The original dataset was retrieved and modified from the NLM website. By using this dataset, you are bound by the terms and conditions specified by NLM:
INTRODUCTION
Downloading data from the National Library of Medicine FTP servers indicates your acceptance of the following Terms and Conditions: No charges, usage fees or royalties are paid to NLM for this data.
MEDLINE/PUBMED SPECIFIC TERMS
NLM freely provides PubMed/MEDLINE data.
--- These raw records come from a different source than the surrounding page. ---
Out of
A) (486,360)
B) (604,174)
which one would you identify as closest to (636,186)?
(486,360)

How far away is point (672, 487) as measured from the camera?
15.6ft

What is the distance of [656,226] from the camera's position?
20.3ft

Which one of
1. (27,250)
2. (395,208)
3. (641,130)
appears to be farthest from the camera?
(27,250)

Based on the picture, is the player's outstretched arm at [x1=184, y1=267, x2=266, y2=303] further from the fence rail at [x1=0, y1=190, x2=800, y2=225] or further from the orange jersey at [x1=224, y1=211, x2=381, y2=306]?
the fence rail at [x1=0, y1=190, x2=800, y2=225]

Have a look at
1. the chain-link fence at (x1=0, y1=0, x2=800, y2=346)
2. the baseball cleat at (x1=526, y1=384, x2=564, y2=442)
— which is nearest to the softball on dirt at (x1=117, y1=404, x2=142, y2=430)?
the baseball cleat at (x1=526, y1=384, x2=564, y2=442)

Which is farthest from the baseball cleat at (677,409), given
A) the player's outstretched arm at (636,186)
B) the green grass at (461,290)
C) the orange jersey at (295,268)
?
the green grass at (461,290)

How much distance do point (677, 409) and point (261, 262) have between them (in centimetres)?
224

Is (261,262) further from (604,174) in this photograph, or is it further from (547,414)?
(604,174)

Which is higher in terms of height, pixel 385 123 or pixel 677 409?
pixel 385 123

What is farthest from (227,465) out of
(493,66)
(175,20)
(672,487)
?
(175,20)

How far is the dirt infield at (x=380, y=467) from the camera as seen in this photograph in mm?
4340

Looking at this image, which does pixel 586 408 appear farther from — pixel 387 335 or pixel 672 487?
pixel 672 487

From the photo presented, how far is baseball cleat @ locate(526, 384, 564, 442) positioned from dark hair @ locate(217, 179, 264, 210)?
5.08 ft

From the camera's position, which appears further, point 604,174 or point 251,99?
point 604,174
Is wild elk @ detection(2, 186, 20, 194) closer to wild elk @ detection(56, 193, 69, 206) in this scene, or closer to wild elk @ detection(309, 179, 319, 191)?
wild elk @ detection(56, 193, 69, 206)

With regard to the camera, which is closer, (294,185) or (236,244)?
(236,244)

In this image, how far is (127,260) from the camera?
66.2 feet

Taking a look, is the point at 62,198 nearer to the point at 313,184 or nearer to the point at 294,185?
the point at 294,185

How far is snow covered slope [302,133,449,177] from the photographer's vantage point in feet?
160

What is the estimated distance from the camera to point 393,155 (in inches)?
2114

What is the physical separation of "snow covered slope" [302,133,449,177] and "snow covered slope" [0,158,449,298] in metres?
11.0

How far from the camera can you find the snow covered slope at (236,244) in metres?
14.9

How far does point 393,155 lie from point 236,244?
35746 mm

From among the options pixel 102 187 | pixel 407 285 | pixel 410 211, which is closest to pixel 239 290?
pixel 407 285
Please note some PubMed/MEDLINE abstracts may be protected by copyright.
GENERAL TERMS AND CONDITIONS
Users of the data agree to:
- acknowledge NLM as the source of the data by including the phrase "Courtesy of the U.S. National Library of Medicine" in a clear and conspicuous manner,
- properly use registration and/or trademark symbols when referring to NLM products, and
- not indicate or imply that NLM has endorsed its products/services/applications.
Users who republish or redistribute the data (services, products or raw data) agree to:
- maintain the most current version of all distributed data, or
- make known in a clear and conspicuous manner that the products/services/applications do not reflect the most current/accurate data available from NLM.
These data are produced with a reasonable standard of care, but NLM makes no warranties express or implied, including no warranty of merchantability or fitness for particular purpose, regarding the accuracy or completeness of the data. Users agree to hold NLM and the U.S. Government harmless from any liability resulting from errors in the data. NLM disclaims any liability for any consequences due to use, misuse, or interpretation of information contained or not contained in the data.
NLM does not provide legal advice regarding copyright, fair use, or other aspects of intellectual property rights. See the NLM Copyright page.
NLM reserves the right to change the type and format of its machine-readable data. NLM will take reasonable steps to inform users of any changes to the format of the data before the data are distributed via the announcement section or subscription to email and RSS updates.